Learn How To Build Machine Learning Models Faster at Bristol MLOps
Tune in to Bristol MLOps and learn the easiest path to reproducible machine learning with Kubeflow + Rok + Kale
Session: The easiest path to reproducible ML – Kubeflow + Rok + Kale
British Summer Time (BST / GMT+1)
September 24th – 11:40 – 12:10
US Eastern Daylight Time (EDT / GMT-4)
September 24th – 06:40 – 07:10
US Pacific Daylight Time (PDT / GMT-7)
September 24th – 03:40 – 04:10
How To Attend
Get your tickets here
Kubeflow is an open source toolkit for Machine Learning on Kubernetes, designed to make deployments of Machine Learning workflows on Kubernetes simple, portable, and scalable. It is an exponentially growing project and very popular among data scientists, with outstanding community and industry support.
Using Kubeflow makes it easier for Data Scientists to automate and operationalize common Machine Learning workflows, like distributed training, hyperparameter tuning, running complex data pipelines, logging and storing metadata and artifacts, as well as working in shared JupyterLab environments. Kubeflow strives to provide all the bells and whistles for a comprehensive ML environment, but given the inherent complexity of running Machine Learning workflows at scale, Kubeflow remains more suited to Software/ML Engineers that possess a fair understanding of Kubernetes concepts, specific SDKs, and practices.
In this talk, we will lower that complexity bar, taking Kubeflow’s MLOps paradigm to the next level, empowering Data Scientists to leverage on the Ops while focusing just on the ML. Easy Notebook deployments, reproducibility and collaboration are the key aspects to nail down for a seamless experience. Kale is the conversion engine that provides an integrated JupyterLab experience to deploy pipelines to Kubeflow. Rok is the storage and data management technology that takes care of making all your workflows portable, versioned, and reproducible. When put together, they allow for a dramatic improvement in the time and effort for scaling up Machine Learning workloads on-prem or in the Cloud!

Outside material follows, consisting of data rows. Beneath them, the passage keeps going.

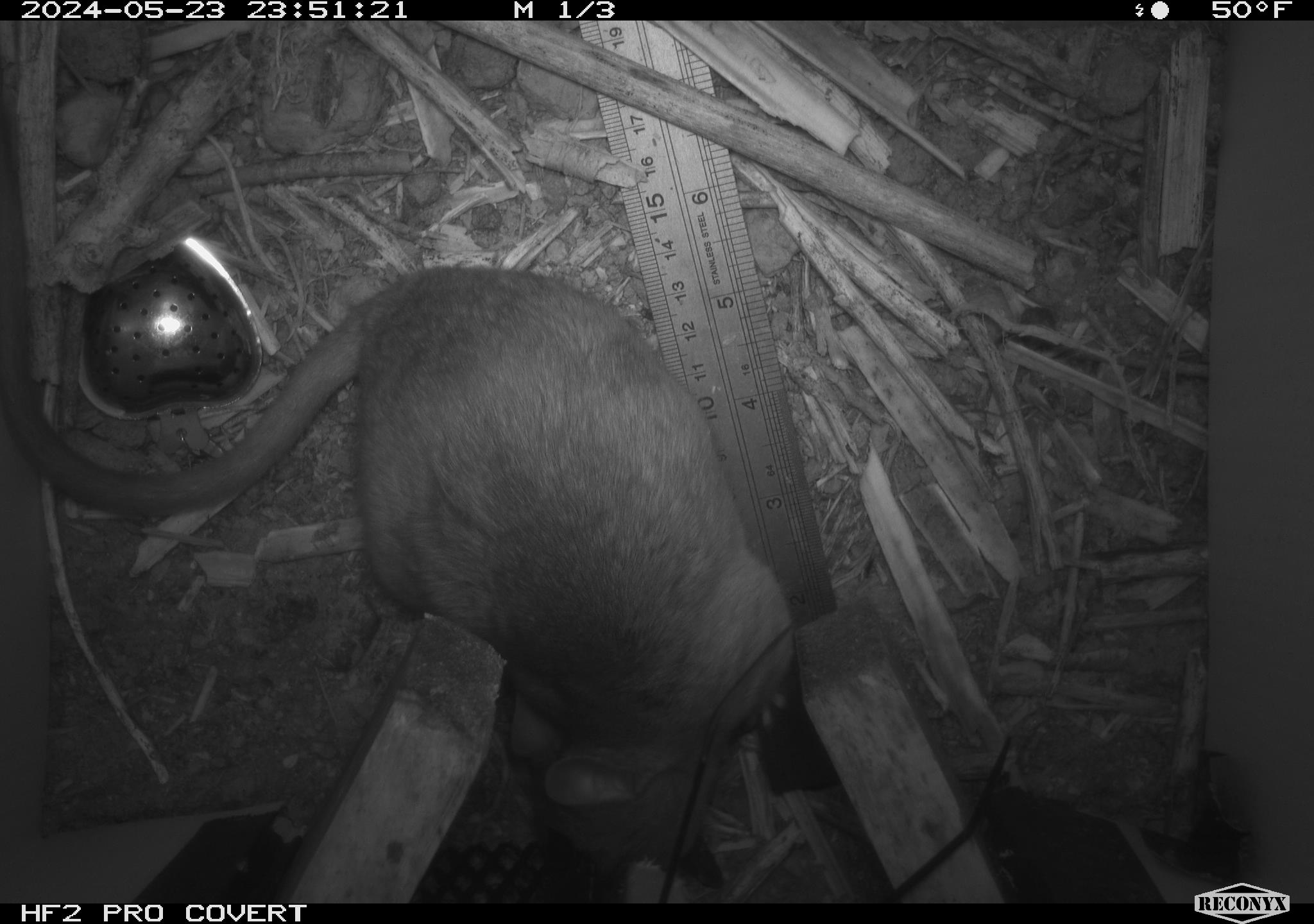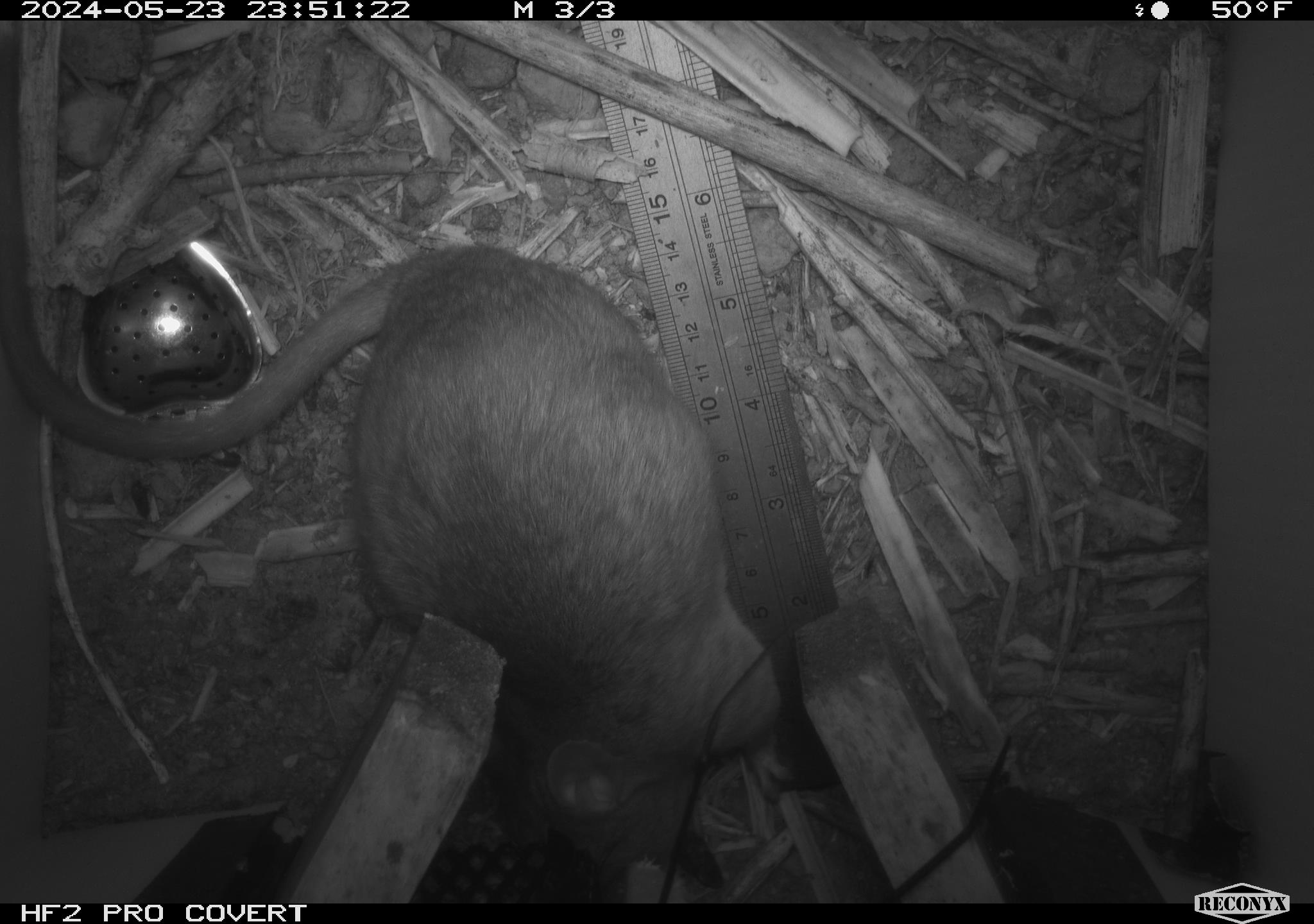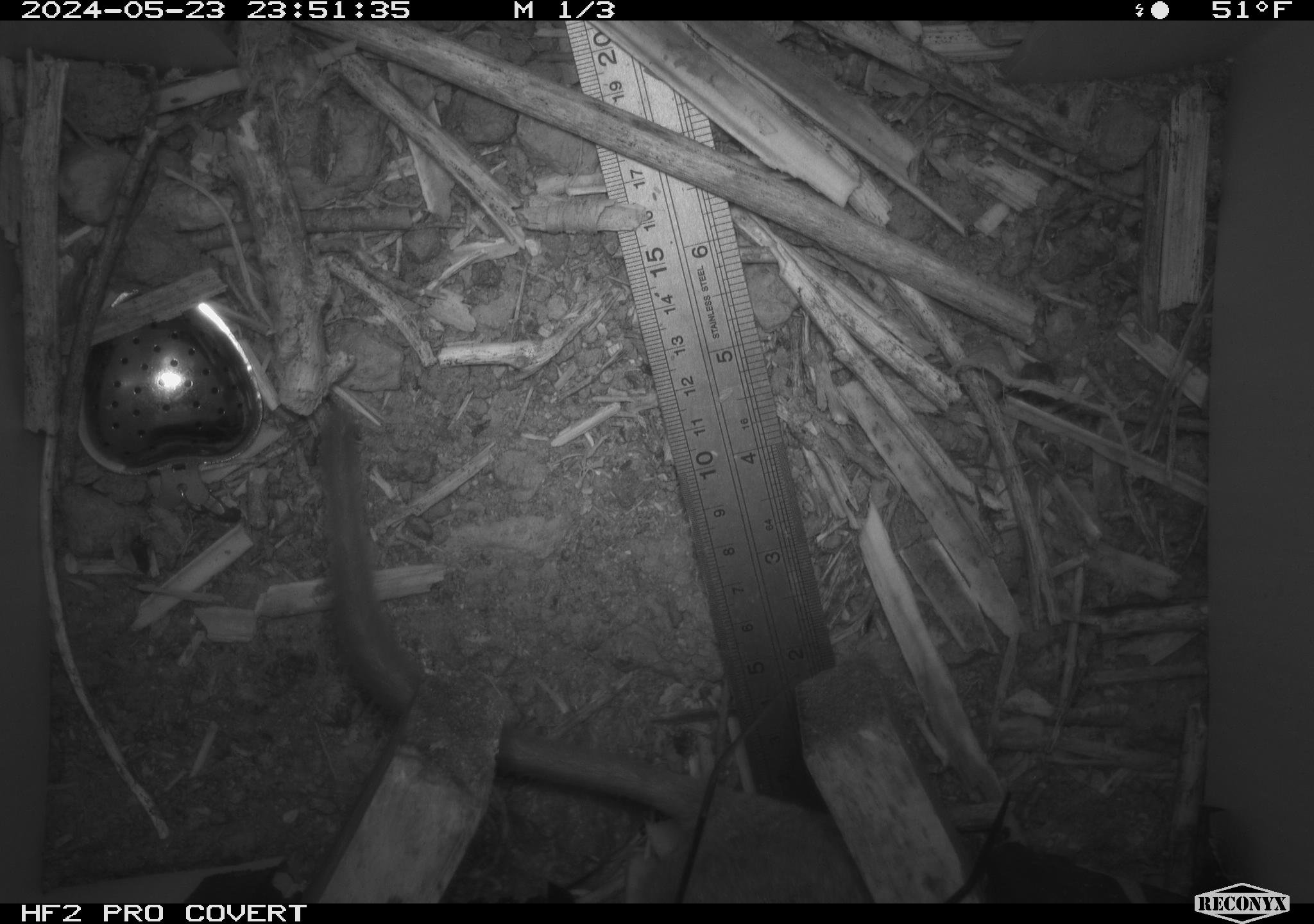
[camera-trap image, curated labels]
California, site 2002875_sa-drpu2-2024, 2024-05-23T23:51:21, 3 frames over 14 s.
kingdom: Animalia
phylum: Chordata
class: Mammalia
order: Rodentia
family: Cricetidae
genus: Neotoma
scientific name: Neotoma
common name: pack rat or woodrat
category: neotoma species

Caution: This talk’s contents are highly addictive, any extended use might cause distress, pain or anxiety towards other less innovative, disruptive and cumbersome technologies. Come and listen at your own risk.
Stefano Fioravanzo is a Software Engineer at Arrikto, his background is in Data Science and ML Research. He understands the value of building robust Machine Learning infrastructure and providing Data Scientist with the necessary tools to scale up their workflows. He works as a full-time contributor to Kubeflow and he is the creator of the Kubeflow Kale project which enables Jupyter Notebooks deployments to Kubeflow Pipelines.